The spread between spot UK ex-farm feed wheat and barley prices has narrowed in recent months. AHDB analysis shows that in the week ending 21 December, the spread reached an 18-month low of £9.40/t.

Grain summary

  • Barley-wheat price gap narrowing
  • Growing export interest and competitiveness
  • AHDB’s Early Bird Survey of cropping intentions shows the UK winter barley area down 9% year on year, while spring barley cropping is forecast to rise 7%
  • Wheat and barley use in compound animal feed production in November reached a record high for the month.

The narrowing was caused by rising ex-farm feed barley prices, while UK average feed wheat prices have remained relatively stable since early October. In the week ending 21 December, the average ex-farm barley price was the highest since late May 2014, at £128.30/t.

UK compounders used a record high tonnage of wheat and barley in November 2017, according to Defra stats which go back to 1992.

They consumed 99,000t of barley, which is 20% higher than the tonnage used in the same month of the previous year.

Barley values have been helped by a relative tightness in some competing protein markets, such as wheatfeed and dried distillers grains, said Gleadell Agriculture trading director Jonathan Lane.

New crop feed barley harvest values are at £115/t-£120/t, with an estimated 10-15% of the crop having been covered by forward selling, he said. This compares with a feed wheat harvest price range of £125/t-£135/t.

Gleadell has kicked off 2018 exports by loading the MV Lord Nelson in Great Yarmouth with 25,000t of feed barley bound for the Spanish Mediterranean port of Cartagena.

This follows a shipment of more than 26,000t of feed barley earlier this campaign and the firm has more export trade booked.

Cofco feed barley trader Edward Hodgson said that domestic compounder demand was steady, with farmers reluctant sellers.

_The task_
Summarize the grain market report in two sentences.

_Source material_

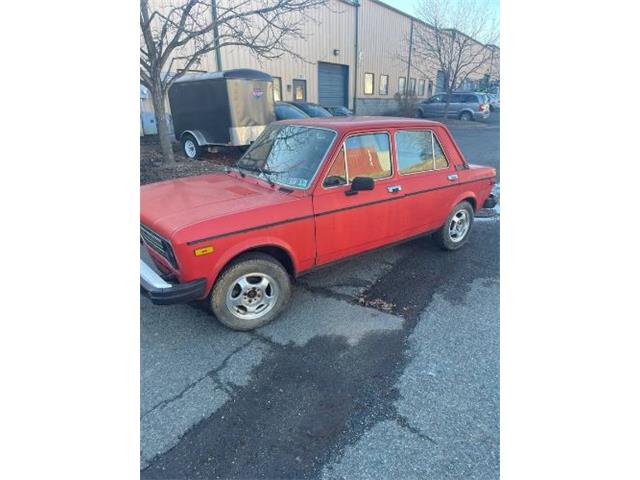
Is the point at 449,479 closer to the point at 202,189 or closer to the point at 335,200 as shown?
the point at 335,200

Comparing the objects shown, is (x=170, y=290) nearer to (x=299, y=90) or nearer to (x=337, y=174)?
(x=337, y=174)

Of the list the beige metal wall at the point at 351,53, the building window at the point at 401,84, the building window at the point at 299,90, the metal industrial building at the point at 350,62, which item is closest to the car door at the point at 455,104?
the metal industrial building at the point at 350,62

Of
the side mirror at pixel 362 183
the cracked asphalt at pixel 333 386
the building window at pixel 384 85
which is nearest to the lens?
the cracked asphalt at pixel 333 386

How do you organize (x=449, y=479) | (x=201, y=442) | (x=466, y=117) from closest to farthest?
(x=449, y=479) → (x=201, y=442) → (x=466, y=117)

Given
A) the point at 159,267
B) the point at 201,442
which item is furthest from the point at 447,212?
the point at 201,442

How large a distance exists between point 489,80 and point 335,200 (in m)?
35.2

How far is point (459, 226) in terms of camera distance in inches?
188

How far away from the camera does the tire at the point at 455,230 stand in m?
4.56

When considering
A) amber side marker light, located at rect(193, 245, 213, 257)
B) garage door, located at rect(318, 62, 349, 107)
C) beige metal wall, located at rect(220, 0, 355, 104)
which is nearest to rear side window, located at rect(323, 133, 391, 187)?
amber side marker light, located at rect(193, 245, 213, 257)

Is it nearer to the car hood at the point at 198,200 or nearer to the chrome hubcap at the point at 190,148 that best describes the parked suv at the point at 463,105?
the chrome hubcap at the point at 190,148

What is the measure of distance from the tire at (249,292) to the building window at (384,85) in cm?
2697

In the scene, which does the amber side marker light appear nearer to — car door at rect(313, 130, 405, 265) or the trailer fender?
car door at rect(313, 130, 405, 265)

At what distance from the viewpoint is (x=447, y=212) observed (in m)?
4.42

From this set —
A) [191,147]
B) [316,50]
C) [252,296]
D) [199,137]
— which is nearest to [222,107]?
[199,137]
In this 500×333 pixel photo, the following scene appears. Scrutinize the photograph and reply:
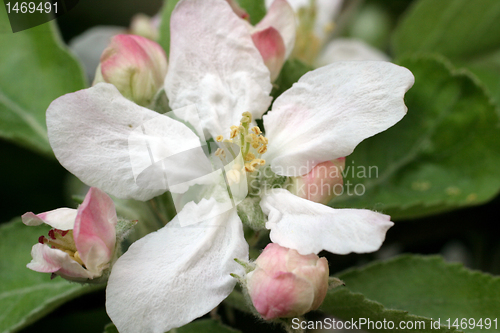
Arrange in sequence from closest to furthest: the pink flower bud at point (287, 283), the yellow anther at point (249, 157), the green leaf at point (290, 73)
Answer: the pink flower bud at point (287, 283), the yellow anther at point (249, 157), the green leaf at point (290, 73)

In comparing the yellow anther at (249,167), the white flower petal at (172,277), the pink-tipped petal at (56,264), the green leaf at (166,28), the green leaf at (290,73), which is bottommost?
the white flower petal at (172,277)

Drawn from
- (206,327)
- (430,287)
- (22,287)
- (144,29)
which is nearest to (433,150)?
(430,287)

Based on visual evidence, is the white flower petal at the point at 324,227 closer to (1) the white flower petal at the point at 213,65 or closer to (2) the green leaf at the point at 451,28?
(1) the white flower petal at the point at 213,65

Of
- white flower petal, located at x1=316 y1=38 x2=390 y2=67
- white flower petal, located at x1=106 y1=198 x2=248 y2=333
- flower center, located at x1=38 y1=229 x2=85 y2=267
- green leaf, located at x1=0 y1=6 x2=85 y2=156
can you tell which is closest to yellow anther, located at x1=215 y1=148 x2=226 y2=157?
white flower petal, located at x1=106 y1=198 x2=248 y2=333

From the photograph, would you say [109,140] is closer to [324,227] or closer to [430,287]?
[324,227]

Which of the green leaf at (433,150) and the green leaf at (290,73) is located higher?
the green leaf at (290,73)

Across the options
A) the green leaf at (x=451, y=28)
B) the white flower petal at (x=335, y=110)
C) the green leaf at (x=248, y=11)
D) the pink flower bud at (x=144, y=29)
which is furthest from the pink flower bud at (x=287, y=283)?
the green leaf at (x=451, y=28)

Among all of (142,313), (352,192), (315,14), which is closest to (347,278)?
(352,192)
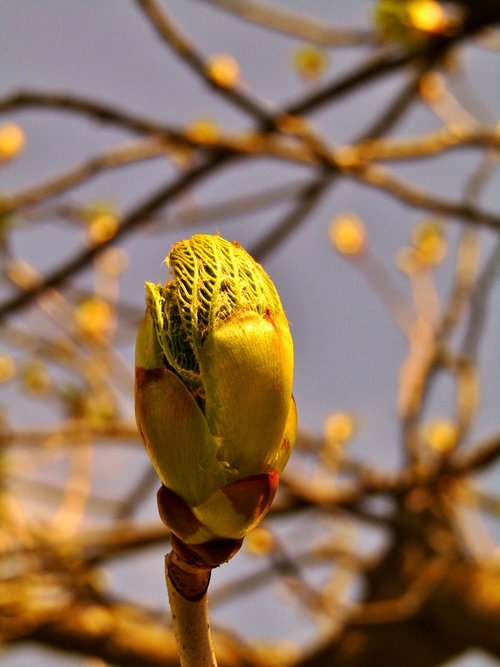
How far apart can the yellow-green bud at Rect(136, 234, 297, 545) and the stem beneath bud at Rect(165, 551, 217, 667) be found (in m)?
0.02

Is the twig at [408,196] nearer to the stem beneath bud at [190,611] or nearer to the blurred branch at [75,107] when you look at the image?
the blurred branch at [75,107]

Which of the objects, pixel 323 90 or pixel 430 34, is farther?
pixel 323 90

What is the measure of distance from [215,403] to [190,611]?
13cm

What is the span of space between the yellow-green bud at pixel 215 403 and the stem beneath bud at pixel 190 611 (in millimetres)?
20

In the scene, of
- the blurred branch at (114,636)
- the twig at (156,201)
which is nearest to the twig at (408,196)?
the twig at (156,201)

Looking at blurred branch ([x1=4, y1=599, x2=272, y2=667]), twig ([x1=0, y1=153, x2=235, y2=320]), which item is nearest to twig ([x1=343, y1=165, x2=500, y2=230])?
twig ([x1=0, y1=153, x2=235, y2=320])

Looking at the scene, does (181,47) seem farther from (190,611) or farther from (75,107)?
(190,611)

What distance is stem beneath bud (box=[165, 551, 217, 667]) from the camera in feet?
1.50

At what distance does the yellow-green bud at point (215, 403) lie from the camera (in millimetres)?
473

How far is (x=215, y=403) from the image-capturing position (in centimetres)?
48

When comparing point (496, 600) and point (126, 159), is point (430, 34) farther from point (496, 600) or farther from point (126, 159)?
point (496, 600)

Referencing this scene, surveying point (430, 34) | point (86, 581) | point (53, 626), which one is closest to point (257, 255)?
point (430, 34)

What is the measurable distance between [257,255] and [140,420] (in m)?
1.86

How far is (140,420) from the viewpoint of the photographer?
49cm
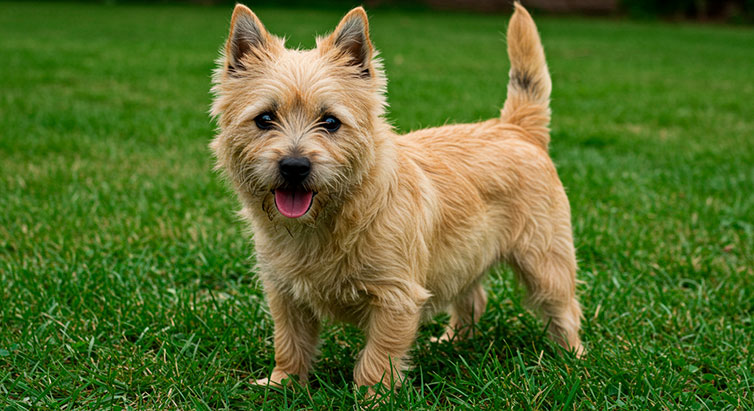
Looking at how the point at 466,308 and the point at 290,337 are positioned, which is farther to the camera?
the point at 466,308

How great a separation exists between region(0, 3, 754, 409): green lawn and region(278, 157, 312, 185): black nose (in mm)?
928

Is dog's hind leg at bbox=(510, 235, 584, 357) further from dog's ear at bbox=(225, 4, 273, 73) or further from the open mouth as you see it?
dog's ear at bbox=(225, 4, 273, 73)

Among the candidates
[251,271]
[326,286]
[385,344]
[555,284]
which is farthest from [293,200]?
[555,284]

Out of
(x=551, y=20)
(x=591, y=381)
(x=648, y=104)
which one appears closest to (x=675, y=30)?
(x=551, y=20)

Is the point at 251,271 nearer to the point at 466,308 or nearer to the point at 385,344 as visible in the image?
the point at 385,344

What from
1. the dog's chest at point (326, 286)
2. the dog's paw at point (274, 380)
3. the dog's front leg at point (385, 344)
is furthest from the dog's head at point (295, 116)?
the dog's paw at point (274, 380)

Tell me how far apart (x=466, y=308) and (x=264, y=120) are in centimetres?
168

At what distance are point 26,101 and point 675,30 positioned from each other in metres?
24.8

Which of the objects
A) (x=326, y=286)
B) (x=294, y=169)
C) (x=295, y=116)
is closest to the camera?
(x=294, y=169)

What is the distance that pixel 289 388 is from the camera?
9.88ft

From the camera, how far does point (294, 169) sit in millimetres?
2480

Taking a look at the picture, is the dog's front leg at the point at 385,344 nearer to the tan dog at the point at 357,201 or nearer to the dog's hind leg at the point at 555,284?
the tan dog at the point at 357,201

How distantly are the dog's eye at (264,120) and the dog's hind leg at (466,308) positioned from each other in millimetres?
1483

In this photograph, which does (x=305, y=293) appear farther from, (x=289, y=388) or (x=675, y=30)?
(x=675, y=30)
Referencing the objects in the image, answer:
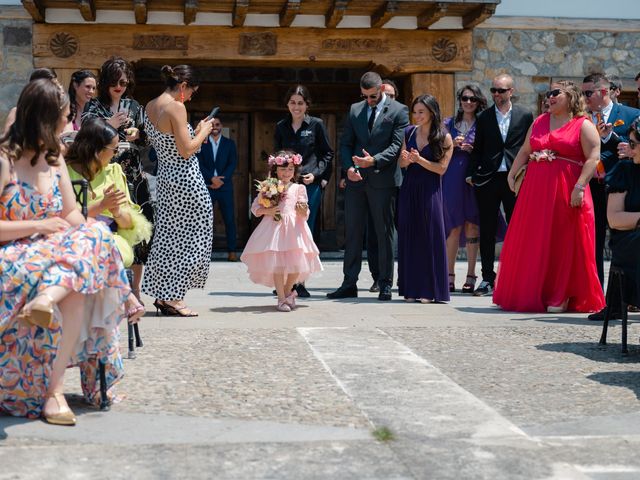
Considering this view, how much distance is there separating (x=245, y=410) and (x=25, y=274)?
989 mm

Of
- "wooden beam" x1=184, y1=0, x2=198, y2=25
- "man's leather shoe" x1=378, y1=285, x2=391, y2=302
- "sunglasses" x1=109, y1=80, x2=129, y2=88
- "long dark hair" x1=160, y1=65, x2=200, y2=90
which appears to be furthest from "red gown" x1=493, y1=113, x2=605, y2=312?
"wooden beam" x1=184, y1=0, x2=198, y2=25

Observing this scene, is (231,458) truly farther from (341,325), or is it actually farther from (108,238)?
(341,325)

_Result_
The gap between UK ex-farm feed wheat and barley prices narrowed to an 18-month low of £9.40/t in the week ending 21 December, because feed barley prices rose while feed wheat prices stayed relatively stable. UK compounders used a record tonnage of wheat and barley for November in 2017, and Gleadell began its 2018 exports by loading 25,000t of feed barley bound for Cartagena.